# [EXERCISE INSTRUCTIONS]
In the rows below, substitute "satellite dish antenna" for each "microwave dish antenna" and change nothing else.

# [DATA PROVIDED]
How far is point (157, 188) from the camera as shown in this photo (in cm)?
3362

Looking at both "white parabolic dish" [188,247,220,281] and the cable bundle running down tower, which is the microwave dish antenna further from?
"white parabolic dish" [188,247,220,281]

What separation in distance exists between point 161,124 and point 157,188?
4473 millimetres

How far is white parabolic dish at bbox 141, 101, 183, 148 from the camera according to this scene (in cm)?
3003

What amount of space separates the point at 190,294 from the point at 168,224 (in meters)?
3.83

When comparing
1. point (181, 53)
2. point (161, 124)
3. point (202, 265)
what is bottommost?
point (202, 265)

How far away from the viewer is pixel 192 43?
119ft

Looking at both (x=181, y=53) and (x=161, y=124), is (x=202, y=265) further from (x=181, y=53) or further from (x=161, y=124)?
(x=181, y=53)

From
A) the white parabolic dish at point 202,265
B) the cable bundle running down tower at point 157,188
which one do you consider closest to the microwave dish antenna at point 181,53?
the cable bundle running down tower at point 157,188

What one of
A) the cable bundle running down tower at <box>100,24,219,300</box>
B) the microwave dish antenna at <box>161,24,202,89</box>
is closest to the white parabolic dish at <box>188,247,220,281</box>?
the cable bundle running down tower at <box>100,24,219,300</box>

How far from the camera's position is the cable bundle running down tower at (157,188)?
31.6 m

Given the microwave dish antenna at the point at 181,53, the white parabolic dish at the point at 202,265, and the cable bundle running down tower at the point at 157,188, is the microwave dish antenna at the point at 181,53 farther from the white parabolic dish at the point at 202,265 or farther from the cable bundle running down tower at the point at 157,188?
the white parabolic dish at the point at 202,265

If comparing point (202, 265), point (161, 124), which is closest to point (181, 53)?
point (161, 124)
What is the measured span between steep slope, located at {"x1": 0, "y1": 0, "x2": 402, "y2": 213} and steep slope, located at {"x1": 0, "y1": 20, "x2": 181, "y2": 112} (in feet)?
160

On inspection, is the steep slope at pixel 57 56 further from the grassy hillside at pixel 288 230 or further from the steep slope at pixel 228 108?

# [RESPONSE BELOW]
How far is point (157, 188) from the camera as shown in this photo (in cm)?
3362

Looking at both "white parabolic dish" [188,247,220,281] and the cable bundle running down tower, which is the satellite dish antenna further from?
"white parabolic dish" [188,247,220,281]

What separation in distance exists between point 161,124 and point 157,188?
4473 millimetres

How far is white parabolic dish at bbox 141, 101, 183, 148 from the camera according to this scene (in cm)?
3003

What amount of space separates the point at 190,294 from the point at 168,224 (in meters)?
3.83

When comparing
1. point (181, 53)
2. point (161, 124)
3. point (202, 265)
what is bottommost?
point (202, 265)

How far away from the viewer is pixel 192 43?
119ft

Looking at both (x=181, y=53) and (x=161, y=124), is (x=202, y=265) further from (x=181, y=53) or further from (x=161, y=124)?
(x=181, y=53)

From
A) the white parabolic dish at point 202,265
B) the cable bundle running down tower at point 157,188
which one do you consider closest to the satellite dish antenna at point 181,53?
the cable bundle running down tower at point 157,188

What one of
A) the cable bundle running down tower at <box>100,24,219,300</box>
B) the satellite dish antenna at <box>161,24,202,89</box>
is closest to the white parabolic dish at <box>188,247,220,281</box>?
the cable bundle running down tower at <box>100,24,219,300</box>

How far from the camera's position is the cable bundle running down tower at (157,188)?
31.6 m

Given the satellite dish antenna at the point at 181,53, the white parabolic dish at the point at 202,265, and the cable bundle running down tower at the point at 157,188, is the satellite dish antenna at the point at 181,53 farther from the white parabolic dish at the point at 202,265 or farther from the cable bundle running down tower at the point at 157,188?
the white parabolic dish at the point at 202,265

If comparing point (202, 265), point (161, 124), which is closest to point (181, 53)?
point (161, 124)
What is the measured span between steep slope, located at {"x1": 0, "y1": 0, "x2": 402, "y2": 213} and steep slope, located at {"x1": 0, "y1": 20, "x2": 181, "y2": 112} (in feet)?
160

On inspection, is the steep slope at pixel 57 56 further from the grassy hillside at pixel 288 230 or further from the steep slope at pixel 228 108?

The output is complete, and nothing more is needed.